Problems usually come when we use tools to solve things that they weren't made for. That is why - in my opinion - it is super important to treat a container orchestrator a container orchestrator.
antonvs|2 months ago
> it is super important to treat a container orchestrator a container orchestrator.
Which products do you think are only “container orchestrators”? Even Docker Compose is designed to achieve a desired state from a declarative infrastructure definition.
zsoltkacsandi|2 months ago
The way how something describes the desired state (declaratively for example) has nothing to do with if it is a container orchestrator or not.
If you open the Kubernetes website, do you know what is the first thing you will see? "Production-Grade Container Orchestration". Even according to their own docs, Kubernetes is a container orchestrator.
NewJazz|2 months ago
zsoltkacsandi|2 months ago
k8ssskhltl|2 months ago
zsoltkacsandi|2 months ago
Yes, and 99% of the companies do this. It is quite common to use Terraform/AWS CDK/Pulumi/etc to provision the infrastructure, and ArgoCD/Helm/etc to manage the resources on Kubernetes. There is nothing wrong with it.
szundi|2 months ago
zsoltkacsandi|2 months ago
> the source of most of the problems I've seen with infrastructures using Kubernetes came from exactly this kind of approach
But some more concrete stories:
Once, while I was on call, I got paged because a Kubernetes node was running out of disk space.
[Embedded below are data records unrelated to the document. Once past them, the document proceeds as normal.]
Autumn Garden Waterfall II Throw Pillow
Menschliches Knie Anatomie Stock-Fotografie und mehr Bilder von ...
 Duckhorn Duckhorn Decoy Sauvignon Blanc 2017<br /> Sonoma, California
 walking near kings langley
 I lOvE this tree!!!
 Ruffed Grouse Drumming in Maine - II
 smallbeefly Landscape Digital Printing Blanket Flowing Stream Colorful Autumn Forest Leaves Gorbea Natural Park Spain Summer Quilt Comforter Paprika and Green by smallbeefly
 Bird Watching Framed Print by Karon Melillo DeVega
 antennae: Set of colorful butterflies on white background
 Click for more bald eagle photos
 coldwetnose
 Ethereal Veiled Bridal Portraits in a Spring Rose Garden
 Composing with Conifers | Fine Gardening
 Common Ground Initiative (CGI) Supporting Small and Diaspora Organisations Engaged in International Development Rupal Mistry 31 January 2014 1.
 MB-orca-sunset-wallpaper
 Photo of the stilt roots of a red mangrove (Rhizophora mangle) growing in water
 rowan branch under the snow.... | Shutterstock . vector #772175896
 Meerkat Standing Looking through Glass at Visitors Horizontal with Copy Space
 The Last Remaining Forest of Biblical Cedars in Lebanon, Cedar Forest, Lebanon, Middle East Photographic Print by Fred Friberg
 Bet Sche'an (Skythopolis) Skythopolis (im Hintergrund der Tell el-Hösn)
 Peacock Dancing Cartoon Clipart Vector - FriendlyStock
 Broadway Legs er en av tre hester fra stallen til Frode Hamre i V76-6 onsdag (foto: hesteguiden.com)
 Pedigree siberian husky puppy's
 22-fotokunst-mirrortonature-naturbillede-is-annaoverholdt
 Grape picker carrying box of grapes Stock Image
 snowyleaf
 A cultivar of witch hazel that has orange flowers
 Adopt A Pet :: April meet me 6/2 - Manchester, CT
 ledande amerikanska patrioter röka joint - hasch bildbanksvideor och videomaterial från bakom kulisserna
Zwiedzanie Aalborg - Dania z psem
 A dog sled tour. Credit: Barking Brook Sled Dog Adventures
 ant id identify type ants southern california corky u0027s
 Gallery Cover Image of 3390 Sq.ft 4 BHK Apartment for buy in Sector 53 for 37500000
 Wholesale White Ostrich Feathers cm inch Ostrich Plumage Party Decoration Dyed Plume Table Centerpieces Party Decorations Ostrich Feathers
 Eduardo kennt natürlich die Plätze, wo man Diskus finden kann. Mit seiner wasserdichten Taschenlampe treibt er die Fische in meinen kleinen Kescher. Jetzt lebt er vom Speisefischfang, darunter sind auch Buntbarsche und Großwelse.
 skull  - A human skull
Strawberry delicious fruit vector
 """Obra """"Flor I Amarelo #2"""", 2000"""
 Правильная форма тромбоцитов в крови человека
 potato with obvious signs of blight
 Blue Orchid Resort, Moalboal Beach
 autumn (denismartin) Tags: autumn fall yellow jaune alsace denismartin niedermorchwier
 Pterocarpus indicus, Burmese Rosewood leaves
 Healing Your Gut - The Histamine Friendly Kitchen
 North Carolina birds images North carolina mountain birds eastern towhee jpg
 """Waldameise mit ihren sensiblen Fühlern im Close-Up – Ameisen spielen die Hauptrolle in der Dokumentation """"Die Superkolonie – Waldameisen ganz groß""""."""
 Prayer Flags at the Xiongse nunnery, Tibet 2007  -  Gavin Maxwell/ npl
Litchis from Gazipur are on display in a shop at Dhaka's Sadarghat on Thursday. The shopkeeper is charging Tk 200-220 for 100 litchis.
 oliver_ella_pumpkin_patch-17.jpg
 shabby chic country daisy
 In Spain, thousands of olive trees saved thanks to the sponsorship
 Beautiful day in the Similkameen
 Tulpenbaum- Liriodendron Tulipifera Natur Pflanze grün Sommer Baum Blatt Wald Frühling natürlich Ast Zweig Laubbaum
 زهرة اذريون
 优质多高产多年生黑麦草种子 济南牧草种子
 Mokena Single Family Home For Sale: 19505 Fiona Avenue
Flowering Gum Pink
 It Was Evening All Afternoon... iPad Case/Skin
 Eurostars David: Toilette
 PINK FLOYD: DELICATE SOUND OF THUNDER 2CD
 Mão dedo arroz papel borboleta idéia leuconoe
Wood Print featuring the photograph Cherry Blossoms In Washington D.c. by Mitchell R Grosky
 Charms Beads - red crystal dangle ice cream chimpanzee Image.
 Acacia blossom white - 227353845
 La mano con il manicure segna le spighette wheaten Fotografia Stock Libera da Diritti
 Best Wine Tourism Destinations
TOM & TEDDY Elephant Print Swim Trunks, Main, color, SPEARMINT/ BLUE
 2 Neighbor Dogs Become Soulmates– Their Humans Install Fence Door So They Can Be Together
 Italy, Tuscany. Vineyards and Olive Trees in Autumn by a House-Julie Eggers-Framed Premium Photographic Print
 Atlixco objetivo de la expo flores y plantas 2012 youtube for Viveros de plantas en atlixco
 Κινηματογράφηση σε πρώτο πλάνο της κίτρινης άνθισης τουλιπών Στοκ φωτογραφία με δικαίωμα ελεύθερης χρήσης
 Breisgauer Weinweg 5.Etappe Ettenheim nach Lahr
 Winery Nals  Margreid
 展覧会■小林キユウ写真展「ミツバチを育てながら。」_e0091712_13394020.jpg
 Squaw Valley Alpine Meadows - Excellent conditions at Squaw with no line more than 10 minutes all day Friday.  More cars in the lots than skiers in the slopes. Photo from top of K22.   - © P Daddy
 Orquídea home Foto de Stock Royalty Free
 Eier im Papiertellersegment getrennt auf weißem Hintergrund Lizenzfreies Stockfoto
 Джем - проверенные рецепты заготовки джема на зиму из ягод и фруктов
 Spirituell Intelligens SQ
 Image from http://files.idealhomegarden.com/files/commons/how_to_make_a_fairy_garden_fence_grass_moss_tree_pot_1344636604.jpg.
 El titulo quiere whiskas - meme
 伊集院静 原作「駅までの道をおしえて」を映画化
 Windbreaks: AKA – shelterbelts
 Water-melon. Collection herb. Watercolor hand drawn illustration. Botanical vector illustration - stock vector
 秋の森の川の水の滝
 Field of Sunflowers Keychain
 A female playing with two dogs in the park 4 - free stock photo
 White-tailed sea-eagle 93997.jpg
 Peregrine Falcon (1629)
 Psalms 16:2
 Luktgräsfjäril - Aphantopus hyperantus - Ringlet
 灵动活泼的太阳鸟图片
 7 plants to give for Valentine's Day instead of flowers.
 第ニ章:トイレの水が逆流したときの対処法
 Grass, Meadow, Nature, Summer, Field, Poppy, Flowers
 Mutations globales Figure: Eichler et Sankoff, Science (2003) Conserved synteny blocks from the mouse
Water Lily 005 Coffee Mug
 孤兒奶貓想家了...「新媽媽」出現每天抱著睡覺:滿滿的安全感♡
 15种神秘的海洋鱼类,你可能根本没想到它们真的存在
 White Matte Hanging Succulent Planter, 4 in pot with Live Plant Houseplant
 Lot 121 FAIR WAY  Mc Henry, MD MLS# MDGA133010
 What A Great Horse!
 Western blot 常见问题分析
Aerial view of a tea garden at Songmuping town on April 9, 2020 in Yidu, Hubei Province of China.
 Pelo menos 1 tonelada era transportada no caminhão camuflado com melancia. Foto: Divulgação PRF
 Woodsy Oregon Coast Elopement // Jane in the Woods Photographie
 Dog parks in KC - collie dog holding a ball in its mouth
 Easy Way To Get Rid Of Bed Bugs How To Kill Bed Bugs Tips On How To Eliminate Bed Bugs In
The root cause was the logging pipeline. Normally, debugging a "no space left on device" issue in a logging pipeline is fairly straightforward, if the tools are used as intended. This time, they weren't.
The entire pipeline was managed by a custom-built logging operator, designed to let teams describe logging pipelines declaratively. The problem? The resource definitions alone were around 20,000 lines of YAML. In the middle of the night, I had to reverse-engineer how the operator translated that declarative configuration into an actual pipeline. It took three days and multiple SREs to fully understand and fix the issue. Without such a declarative magic it takes usually 1 hour to solve such an issue.
Another example: external-dns. It's commonly used to manage DNS declaratively in Kubernetes. We had multiple clusters using Route 53 in the same AWS account. Route 53 has a global API request limit per account. When two or more clusters tried to reconcile DNS records at the same time, one would hit the quota. The others would partially fail, drift out of sync, and trigger retries - creating one of the messiest cross-cluster race conditions I've ever dealt with.
And I have plenty more stories like these.